▶ _WORK ITEM_:
From the debate fact-check text, return the passage starting with "Here’s ABC News’" and going on through "page for updates.)", copied word for word.

Democratic debate night 1: Fact-checking the candidates on the issues

Democratic debate night 1: Fact-checking the candidates on the issues originally appeared on abcnews.go.com

Here’s ABC News’ fact check of the first of two Democratic presidential debates in Detroit between Marianne Williamson, Rep. Tim Ryan, Sen. Amy Klobuchar, Mayor Pete Buttigieg, Sen. Bernie Sanders, Sen. Elizabeth Warren, former Rep. Beto O’Rourke, former Gov. John Hickenlooper, former Rep. John Delaney and Gov. Steve Bullock. (Please refresh the page for updates.)

FACT CHECK | Sanders: 87 million Americans “are uninsured or under-insured” and 500,000 Americans “are sleeping on the street, and yet companies like Amazon that made billions in profits did not pay one nickel in federal income tax.”

PHOTO: Democratic presidential candidates Sen. Bernie Sanders (I-VT) (C) speaks while Sen. Elizabeth Warren (D-MA) and South Bend, Indiana Mayor Pete Buttigieg (L) listen at the beginning of the Democratic Presidential Debate, July 30, 2019, in Detroit. (Justin Sullivan/Getty Images)

▶ _EXCERPTED RECORDS_:

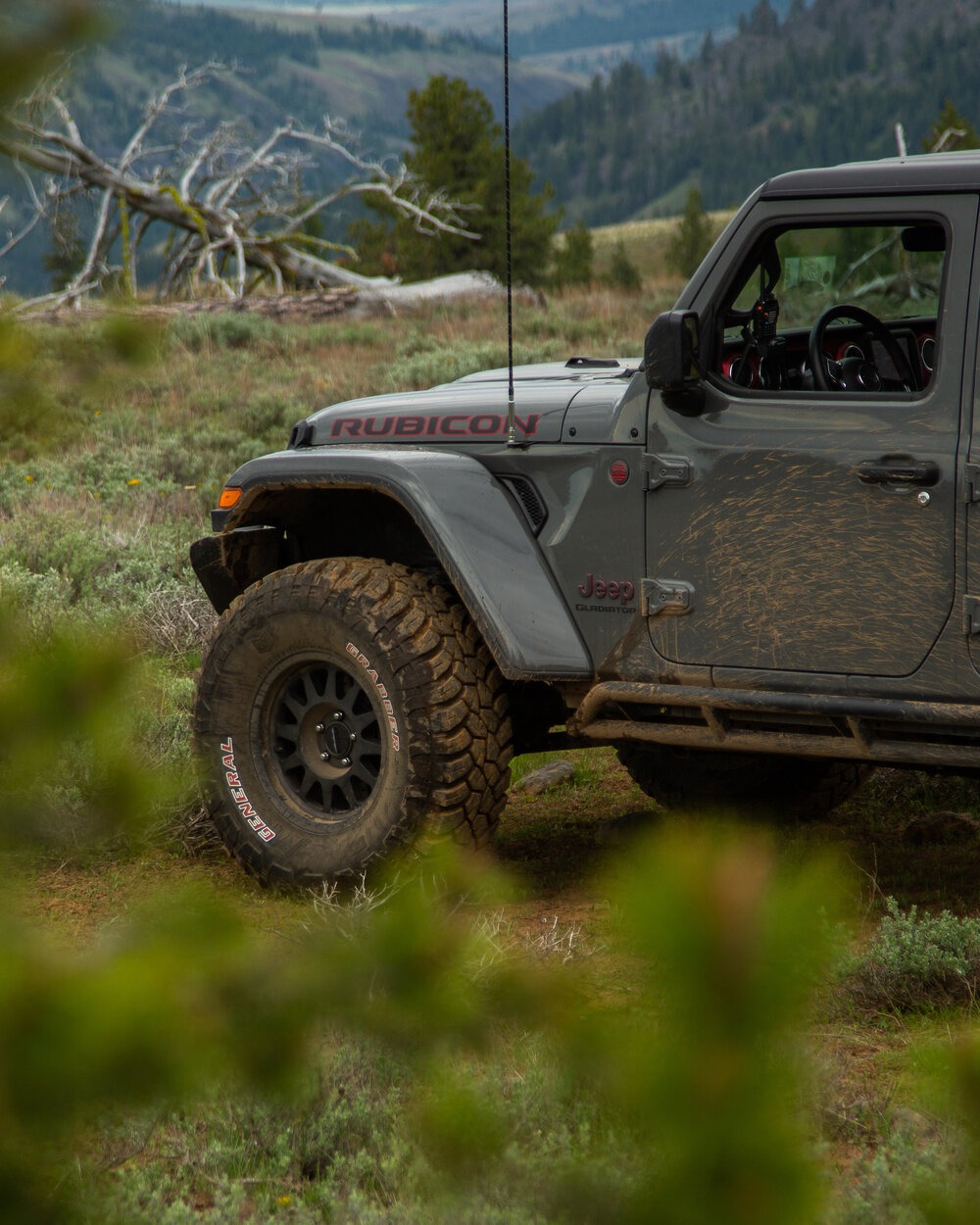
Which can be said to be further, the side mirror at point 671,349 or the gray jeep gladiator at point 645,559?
the side mirror at point 671,349

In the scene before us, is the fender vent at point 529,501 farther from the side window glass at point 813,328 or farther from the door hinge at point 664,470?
the side window glass at point 813,328

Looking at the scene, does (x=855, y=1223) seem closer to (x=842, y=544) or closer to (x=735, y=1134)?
(x=735, y=1134)

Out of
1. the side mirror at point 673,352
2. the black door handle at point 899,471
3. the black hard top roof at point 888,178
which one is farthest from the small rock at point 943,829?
the black hard top roof at point 888,178

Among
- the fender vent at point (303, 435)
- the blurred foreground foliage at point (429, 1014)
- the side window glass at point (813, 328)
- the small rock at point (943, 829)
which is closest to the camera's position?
the blurred foreground foliage at point (429, 1014)

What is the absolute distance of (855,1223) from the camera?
7.04ft

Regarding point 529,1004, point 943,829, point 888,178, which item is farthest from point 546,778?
point 529,1004

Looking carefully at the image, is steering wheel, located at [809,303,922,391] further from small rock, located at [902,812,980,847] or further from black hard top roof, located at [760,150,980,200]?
small rock, located at [902,812,980,847]

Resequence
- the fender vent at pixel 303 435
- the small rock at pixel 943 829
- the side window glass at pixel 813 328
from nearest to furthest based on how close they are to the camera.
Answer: the side window glass at pixel 813 328 → the fender vent at pixel 303 435 → the small rock at pixel 943 829

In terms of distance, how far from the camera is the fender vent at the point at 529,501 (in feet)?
14.8

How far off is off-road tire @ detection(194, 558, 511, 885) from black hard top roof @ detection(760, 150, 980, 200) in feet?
5.24

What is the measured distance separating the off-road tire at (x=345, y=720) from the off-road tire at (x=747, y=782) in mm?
1099

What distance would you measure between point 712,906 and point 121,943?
50 centimetres

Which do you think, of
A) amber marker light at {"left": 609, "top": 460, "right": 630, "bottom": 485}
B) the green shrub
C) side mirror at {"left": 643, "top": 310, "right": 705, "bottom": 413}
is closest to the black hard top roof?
side mirror at {"left": 643, "top": 310, "right": 705, "bottom": 413}

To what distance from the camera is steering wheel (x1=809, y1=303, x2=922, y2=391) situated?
4.30 meters
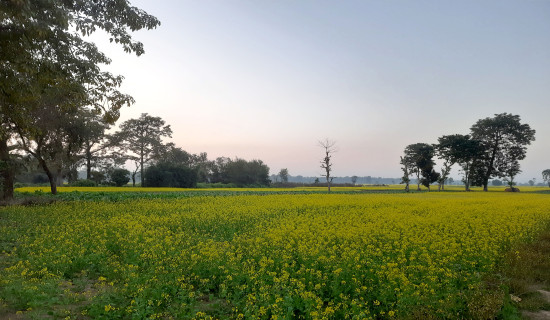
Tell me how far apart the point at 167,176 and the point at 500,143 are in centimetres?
6479

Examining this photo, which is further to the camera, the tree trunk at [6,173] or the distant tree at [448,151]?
the distant tree at [448,151]

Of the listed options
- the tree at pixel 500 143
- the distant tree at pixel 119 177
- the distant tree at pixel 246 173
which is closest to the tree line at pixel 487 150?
the tree at pixel 500 143

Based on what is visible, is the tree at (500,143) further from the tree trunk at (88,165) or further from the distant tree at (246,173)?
the tree trunk at (88,165)

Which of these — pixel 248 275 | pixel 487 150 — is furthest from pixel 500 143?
pixel 248 275

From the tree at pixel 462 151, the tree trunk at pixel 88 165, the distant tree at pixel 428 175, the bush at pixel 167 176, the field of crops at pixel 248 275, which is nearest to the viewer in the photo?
the field of crops at pixel 248 275

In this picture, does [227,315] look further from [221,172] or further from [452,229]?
[221,172]

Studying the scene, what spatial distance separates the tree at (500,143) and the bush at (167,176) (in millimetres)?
57243

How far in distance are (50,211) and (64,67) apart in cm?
887

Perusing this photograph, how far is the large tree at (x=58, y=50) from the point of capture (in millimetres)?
9070

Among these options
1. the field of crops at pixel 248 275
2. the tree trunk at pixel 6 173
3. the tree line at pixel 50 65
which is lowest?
the field of crops at pixel 248 275

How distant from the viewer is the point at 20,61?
9.57 metres

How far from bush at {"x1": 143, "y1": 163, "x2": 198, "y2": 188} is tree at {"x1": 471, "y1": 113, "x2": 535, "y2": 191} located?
57.2 meters

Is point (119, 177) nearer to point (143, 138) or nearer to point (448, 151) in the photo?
point (143, 138)

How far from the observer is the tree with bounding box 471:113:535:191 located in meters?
64.1
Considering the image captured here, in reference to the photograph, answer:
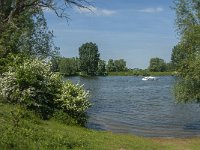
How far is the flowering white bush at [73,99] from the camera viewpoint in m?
25.3

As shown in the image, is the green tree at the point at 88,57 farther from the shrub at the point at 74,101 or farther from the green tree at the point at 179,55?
the shrub at the point at 74,101

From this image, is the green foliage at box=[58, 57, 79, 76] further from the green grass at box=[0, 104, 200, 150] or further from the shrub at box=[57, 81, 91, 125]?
the green grass at box=[0, 104, 200, 150]

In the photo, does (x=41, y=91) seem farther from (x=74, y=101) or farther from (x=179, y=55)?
(x=179, y=55)

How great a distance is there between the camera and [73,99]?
2541cm

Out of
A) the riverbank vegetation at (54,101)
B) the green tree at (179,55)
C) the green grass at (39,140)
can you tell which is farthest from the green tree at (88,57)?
the green grass at (39,140)

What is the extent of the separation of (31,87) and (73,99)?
8.59ft

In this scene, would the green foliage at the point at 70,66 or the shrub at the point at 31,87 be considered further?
the green foliage at the point at 70,66

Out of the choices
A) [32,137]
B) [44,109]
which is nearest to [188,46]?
[44,109]

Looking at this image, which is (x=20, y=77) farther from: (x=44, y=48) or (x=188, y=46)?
(x=44, y=48)

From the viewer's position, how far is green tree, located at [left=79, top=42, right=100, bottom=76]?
593 ft

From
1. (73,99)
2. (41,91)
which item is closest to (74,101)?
(73,99)

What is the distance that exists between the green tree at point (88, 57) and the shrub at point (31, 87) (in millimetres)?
154407

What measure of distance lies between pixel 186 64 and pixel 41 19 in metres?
15.2

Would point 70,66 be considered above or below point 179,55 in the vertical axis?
above
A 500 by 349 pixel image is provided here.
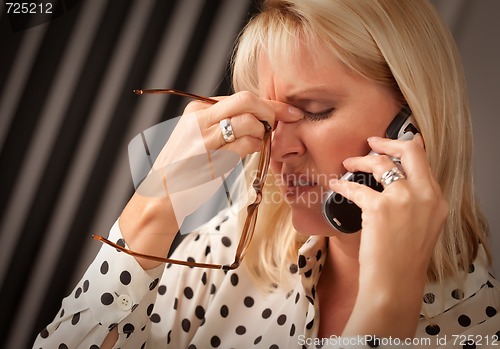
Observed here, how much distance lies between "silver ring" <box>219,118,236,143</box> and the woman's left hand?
0.84ft

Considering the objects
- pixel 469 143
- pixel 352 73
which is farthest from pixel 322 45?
pixel 469 143

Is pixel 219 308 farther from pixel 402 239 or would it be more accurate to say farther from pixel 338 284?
pixel 402 239

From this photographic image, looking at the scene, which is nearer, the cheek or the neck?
the cheek

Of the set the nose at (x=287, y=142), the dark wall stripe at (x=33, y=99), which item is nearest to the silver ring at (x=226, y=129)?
the nose at (x=287, y=142)

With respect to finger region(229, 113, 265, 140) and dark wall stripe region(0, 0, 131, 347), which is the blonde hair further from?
dark wall stripe region(0, 0, 131, 347)

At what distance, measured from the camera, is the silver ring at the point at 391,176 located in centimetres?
94

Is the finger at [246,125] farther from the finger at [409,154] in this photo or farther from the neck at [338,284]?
the neck at [338,284]

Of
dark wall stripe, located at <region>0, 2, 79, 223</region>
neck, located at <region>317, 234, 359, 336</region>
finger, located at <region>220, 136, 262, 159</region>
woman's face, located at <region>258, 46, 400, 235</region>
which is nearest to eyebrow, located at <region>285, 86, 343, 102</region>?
woman's face, located at <region>258, 46, 400, 235</region>

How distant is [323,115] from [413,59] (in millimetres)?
199

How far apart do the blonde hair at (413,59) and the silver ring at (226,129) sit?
168 millimetres

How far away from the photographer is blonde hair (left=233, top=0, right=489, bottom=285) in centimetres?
111

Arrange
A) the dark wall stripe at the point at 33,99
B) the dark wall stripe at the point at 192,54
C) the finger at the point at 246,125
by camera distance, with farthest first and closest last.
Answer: the dark wall stripe at the point at 192,54 < the dark wall stripe at the point at 33,99 < the finger at the point at 246,125

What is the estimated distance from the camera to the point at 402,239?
0.89m

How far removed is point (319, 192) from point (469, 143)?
326mm
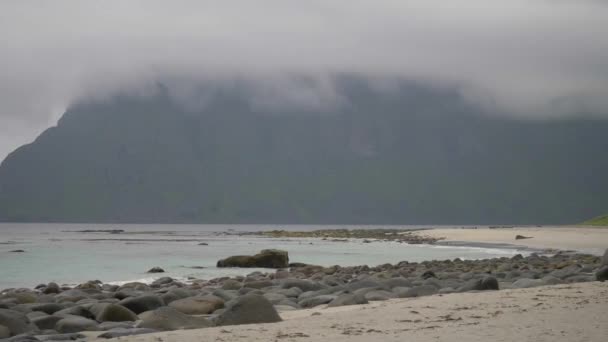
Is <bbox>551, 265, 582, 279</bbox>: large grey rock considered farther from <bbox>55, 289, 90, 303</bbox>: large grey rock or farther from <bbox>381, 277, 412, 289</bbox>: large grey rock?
<bbox>55, 289, 90, 303</bbox>: large grey rock

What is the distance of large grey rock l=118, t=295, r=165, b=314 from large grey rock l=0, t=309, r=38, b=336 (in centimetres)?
255

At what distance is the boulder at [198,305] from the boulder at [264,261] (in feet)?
65.7

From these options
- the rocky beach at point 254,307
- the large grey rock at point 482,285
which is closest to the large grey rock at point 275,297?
the rocky beach at point 254,307

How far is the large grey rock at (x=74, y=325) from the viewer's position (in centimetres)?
1212

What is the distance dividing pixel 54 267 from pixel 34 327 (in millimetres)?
24182

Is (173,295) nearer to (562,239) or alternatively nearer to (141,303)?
(141,303)

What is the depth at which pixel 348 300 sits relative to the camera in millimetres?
14195

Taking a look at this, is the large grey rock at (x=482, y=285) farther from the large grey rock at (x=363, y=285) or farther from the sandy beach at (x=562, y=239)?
the sandy beach at (x=562, y=239)

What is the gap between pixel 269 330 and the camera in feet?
34.2

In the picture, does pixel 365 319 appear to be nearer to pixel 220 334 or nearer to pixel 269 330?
pixel 269 330

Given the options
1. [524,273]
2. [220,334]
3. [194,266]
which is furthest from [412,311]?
[194,266]

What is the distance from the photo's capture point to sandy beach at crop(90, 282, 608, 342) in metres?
9.36

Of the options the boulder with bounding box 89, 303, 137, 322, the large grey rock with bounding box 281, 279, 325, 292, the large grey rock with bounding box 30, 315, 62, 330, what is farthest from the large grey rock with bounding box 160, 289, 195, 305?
the large grey rock with bounding box 30, 315, 62, 330

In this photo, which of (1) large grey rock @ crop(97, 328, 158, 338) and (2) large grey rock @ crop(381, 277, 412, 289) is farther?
(2) large grey rock @ crop(381, 277, 412, 289)
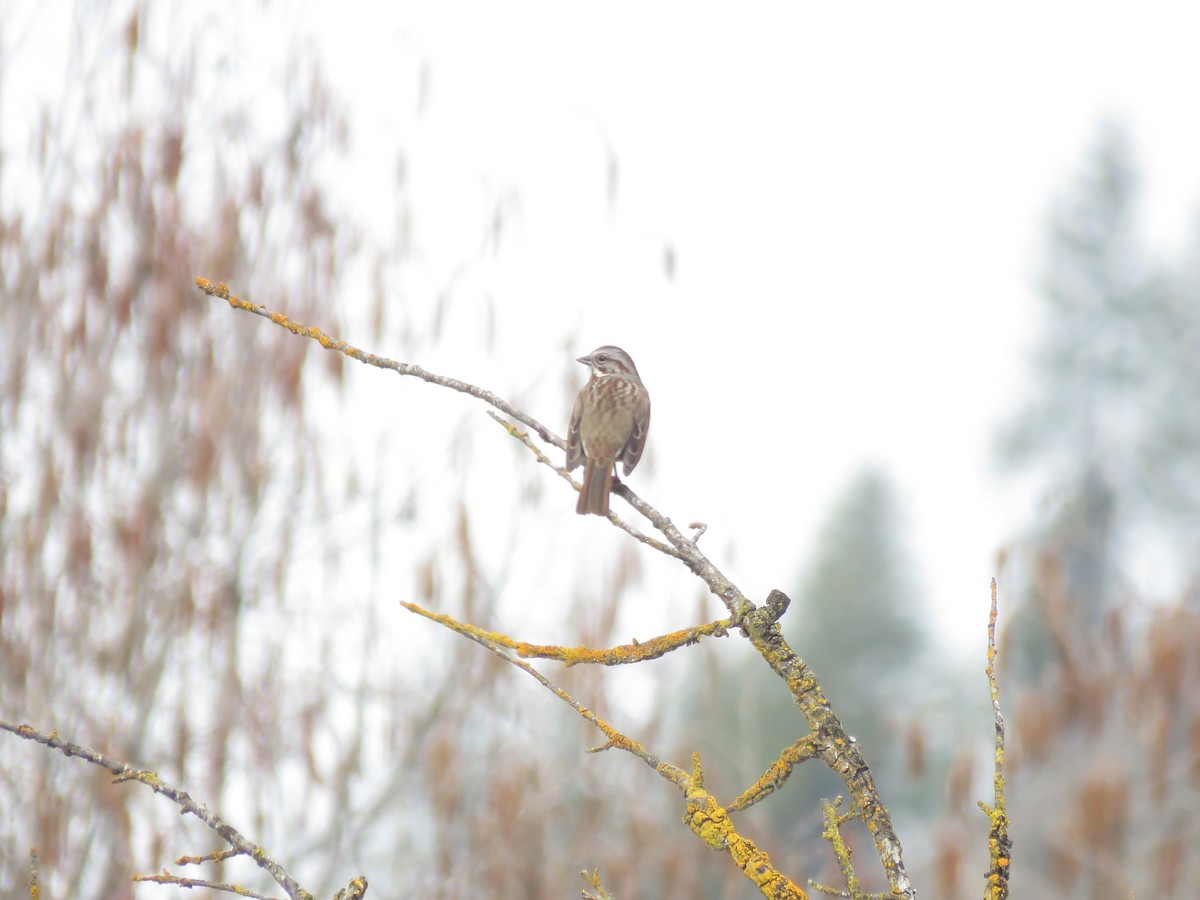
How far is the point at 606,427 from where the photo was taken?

▶ _RESPONSE TO THE EXERCISE_:
Here’s ABC News’ fact check of the first of two Democratic presidential debates in Detroit between Marianne Williamson, Rep. Tim Ryan, Sen. Amy Klobuchar, Mayor Pete Buttigieg, Sen. Bernie Sanders, Sen. Elizabeth Warren, former Rep. Beto O’Rourke, former Gov. John Hickenlooper, former Rep. John Delaney and Gov. Steve Bullock. (Please refresh the page for updates.)